:: Exercise input

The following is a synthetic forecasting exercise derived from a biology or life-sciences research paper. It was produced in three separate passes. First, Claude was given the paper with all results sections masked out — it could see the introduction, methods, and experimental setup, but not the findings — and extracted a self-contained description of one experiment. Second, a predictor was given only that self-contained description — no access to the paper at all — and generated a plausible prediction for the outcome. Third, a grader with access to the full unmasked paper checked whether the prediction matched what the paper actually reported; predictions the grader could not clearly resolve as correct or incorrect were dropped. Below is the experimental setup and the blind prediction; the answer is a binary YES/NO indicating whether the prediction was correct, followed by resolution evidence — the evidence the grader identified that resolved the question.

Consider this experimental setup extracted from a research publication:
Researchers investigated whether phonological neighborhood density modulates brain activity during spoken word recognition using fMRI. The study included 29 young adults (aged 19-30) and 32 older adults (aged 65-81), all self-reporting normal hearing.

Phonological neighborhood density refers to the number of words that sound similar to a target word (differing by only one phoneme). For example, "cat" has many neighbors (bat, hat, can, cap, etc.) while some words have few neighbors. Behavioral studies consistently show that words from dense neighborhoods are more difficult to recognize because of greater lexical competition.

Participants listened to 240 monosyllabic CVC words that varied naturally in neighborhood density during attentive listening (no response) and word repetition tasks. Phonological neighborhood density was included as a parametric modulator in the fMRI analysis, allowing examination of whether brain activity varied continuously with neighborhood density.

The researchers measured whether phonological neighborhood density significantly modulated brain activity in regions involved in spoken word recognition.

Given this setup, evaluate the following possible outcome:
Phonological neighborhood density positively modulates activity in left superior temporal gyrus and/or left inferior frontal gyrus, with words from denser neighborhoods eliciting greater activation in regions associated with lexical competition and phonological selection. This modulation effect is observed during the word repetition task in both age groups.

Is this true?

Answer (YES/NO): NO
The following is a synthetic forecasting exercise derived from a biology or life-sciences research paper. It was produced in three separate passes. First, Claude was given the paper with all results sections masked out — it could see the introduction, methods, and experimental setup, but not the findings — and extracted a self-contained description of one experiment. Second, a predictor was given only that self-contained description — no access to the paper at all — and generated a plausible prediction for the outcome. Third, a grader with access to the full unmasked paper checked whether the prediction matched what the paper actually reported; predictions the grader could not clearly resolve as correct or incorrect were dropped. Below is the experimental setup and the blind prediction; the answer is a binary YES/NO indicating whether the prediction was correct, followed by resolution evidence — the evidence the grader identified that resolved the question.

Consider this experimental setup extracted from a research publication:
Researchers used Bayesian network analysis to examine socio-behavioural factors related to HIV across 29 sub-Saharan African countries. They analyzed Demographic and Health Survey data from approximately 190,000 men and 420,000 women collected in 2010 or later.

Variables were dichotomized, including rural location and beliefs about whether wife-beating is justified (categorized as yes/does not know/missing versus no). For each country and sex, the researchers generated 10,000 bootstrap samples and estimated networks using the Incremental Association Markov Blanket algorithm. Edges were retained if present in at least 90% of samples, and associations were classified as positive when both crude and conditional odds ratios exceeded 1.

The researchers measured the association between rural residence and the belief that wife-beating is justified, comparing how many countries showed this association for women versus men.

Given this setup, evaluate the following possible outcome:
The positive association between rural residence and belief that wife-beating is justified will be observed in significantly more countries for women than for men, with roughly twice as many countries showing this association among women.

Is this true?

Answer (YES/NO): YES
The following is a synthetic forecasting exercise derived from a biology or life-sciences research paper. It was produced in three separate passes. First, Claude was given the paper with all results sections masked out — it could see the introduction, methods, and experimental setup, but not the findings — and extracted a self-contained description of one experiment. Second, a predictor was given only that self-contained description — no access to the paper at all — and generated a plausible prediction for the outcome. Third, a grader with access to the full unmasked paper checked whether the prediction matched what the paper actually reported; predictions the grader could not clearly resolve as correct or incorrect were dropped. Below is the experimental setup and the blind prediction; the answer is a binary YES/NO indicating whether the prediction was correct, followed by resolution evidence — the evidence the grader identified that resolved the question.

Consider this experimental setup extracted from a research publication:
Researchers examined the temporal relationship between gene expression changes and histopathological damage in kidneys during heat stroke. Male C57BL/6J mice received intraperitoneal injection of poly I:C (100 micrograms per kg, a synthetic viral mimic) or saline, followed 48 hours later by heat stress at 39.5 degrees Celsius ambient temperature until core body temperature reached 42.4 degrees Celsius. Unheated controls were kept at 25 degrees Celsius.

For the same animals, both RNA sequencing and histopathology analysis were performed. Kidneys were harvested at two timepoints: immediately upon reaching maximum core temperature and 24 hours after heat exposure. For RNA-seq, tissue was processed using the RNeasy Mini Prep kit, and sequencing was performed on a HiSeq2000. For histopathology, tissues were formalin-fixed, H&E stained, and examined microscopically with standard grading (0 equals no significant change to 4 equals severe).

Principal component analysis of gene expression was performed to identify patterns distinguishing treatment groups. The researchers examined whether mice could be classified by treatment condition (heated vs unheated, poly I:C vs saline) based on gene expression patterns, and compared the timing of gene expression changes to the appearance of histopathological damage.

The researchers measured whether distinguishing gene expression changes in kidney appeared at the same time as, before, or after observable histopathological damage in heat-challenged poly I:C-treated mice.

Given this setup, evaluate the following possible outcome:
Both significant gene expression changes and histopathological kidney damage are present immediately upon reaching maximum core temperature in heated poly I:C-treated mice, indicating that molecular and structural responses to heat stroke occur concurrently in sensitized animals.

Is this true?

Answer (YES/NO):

::::

> _Problem requirements_
Output every record exactly as written, with nothing dropped.

> _Answer section_
The following is a synthetic forecasting exercise derived from a biology or life-sciences research paper. It was produced in three separate passes. First, Claude was given the paper with all results sections masked out — it could see the introduction, methods, and experimental setup, but not the findings — and extracted a self-contained description of one experiment. Second, a predictor was given only that self-contained description — no access to the paper at all — and generated a plausible prediction for the outcome. Third, a grader with access to the full unmasked paper checked whether the prediction matched what the paper actually reported; predictions the grader could not clearly resolve as correct or incorrect were dropped. Below is the experimental setup and the blind prediction; the answer is a binary YES/NO indicating whether the prediction was correct, followed by resolution evidence — the evidence the grader identified that resolved the question.

Consider this experimental setup extracted from a research publication:
Researchers investigated whether phonological neighborhood density modulates brain activity during spoken word recognition using fMRI. The study included 29 young adults (aged 19-30) and 32 older adults (aged 65-81), all self-reporting normal hearing.

Phonological neighborhood density refers to the number of words that sound similar to a target word (differing by only one phoneme). For example, "cat" has many neighbors (bat, hat, can, cap, etc.) while some words have few neighbors. Behavioral studies consistently show that words from dense neighborhoods are more difficult to recognize because of greater lexical competition.

Participants listened to 240 monosyllabic CVC words that varied naturally in neighborhood density during attentive listening (no response) and word repetition tasks. Phonological neighborhood density was included as a parametric modulator in the fMRI analysis, allowing examination of whether brain activity varied continuously with neighborhood density.

The researchers measured whether phonological neighborhood density significantly modulated brain activity in regions involved in spoken word recognition.

Given this setup, evaluate the following possible outcome:
Phonological neighborhood density positively modulates activity in left superior temporal gyrus and/or left inferior frontal gyrus, with words from denser neighborhoods eliciting greater activation in regions associated with lexical competition and phonological selection. This modulation effect is observed during the word repetition task in both age groups.

Is this true?

Answer (YES/NO): NO
The following is a synthetic forecasting exercise derived from a biology or life-sciences research paper. It was produced in three separate passes. First, Claude was given the paper with all results sections masked out — it could see the introduction, methods, and experimental setup, but not the findings — and extracted a self-contained description of one experiment. Second, a predictor was given only that self-contained description — no access to the paper at all — and generated a plausible prediction for the outcome. Third, a grader with access to the full unmasked paper checked whether the prediction matched what the paper actually reported; predictions the grader could not clearly resolve as correct or incorrect were dropped. Below is the experimental setup and the blind prediction; the answer is a binary YES/NO indicating whether the prediction was correct, followed by resolution evidence — the evidence the grader identified that resolved the question.

Consider this experimental setup extracted from a research publication:
Researchers used Bayesian network analysis to examine socio-behavioural factors related to HIV across 29 sub-Saharan African countries. They analyzed Demographic and Health Survey data from approximately 190,000 men and 420,000 women collected in 2010 or later.

Variables were dichotomized, including rural location and beliefs about whether wife-beating is justified (categorized as yes/does not know/missing versus no). For each country and sex, the researchers generated 10,000 bootstrap samples and estimated networks using the Incremental Association Markov Blanket algorithm. Edges were retained if present in at least 90% of samples, and associations were classified as positive when both crude and conditional odds ratios exceeded 1.

The researchers measured the association between rural residence and the belief that wife-beating is justified, comparing how many countries showed this association for women versus men.

Given this setup, evaluate the following possible outcome:
The positive association between rural residence and belief that wife-beating is justified will be observed in significantly more countries for women than for men, with roughly twice as many countries showing this association among women.

Is this true?

Answer (YES/NO): YES
The following is a synthetic forecasting exercise derived from a biology or life-sciences research paper. It was produced in three separate passes. First, Claude was given the paper with all results sections masked out — it could see the introduction, methods, and experimental setup, but not the findings — and extracted a self-contained description of one experiment. Second, a predictor was given only that self-contained description — no access to the paper at all — and generated a plausible prediction for the outcome. Third, a grader with access to the full unmasked paper checked whether the prediction matched what the paper actually reported; predictions the grader could not clearly resolve as correct or incorrect were dropped. Below is the experimental setup and the blind prediction; the answer is a binary YES/NO indicating whether the prediction was correct, followed by resolution evidence — the evidence the grader identified that resolved the question.

Consider this experimental setup extracted from a research publication:
Researchers examined the temporal relationship between gene expression changes and histopathological damage in kidneys during heat stroke. Male C57BL/6J mice received intraperitoneal injection of poly I:C (100 micrograms per kg, a synthetic viral mimic) or saline, followed 48 hours later by heat stress at 39.5 degrees Celsius ambient temperature until core body temperature reached 42.4 degrees Celsius. Unheated controls were kept at 25 degrees Celsius.

For the same animals, both RNA sequencing and histopathology analysis were performed. Kidneys were harvested at two timepoints: immediately upon reaching maximum core temperature and 24 hours after heat exposure. For RNA-seq, tissue was processed using the RNeasy Mini Prep kit, and sequencing was performed on a HiSeq2000. For histopathology, tissues were formalin-fixed, H&E stained, and examined microscopically with standard grading (0 equals no significant change to 4 equals severe).

Principal component analysis of gene expression was performed to identify patterns distinguishing treatment groups. The researchers examined whether mice could be classified by treatment condition (heated vs unheated, poly I:C vs saline) based on gene expression patterns, and compared the timing of gene expression changes to the appearance of histopathological damage.

The researchers measured whether distinguishing gene expression changes in kidney appeared at the same time as, before, or after observable histopathological damage in heat-challenged poly I:C-treated mice.

Given this setup, evaluate the following possible outcome:
Both significant gene expression changes and histopathological kidney damage are present immediately upon reaching maximum core temperature in heated poly I:C-treated mice, indicating that molecular and structural responses to heat stroke occur concurrently in sensitized animals.

Is this true?

Answer (YES/NO):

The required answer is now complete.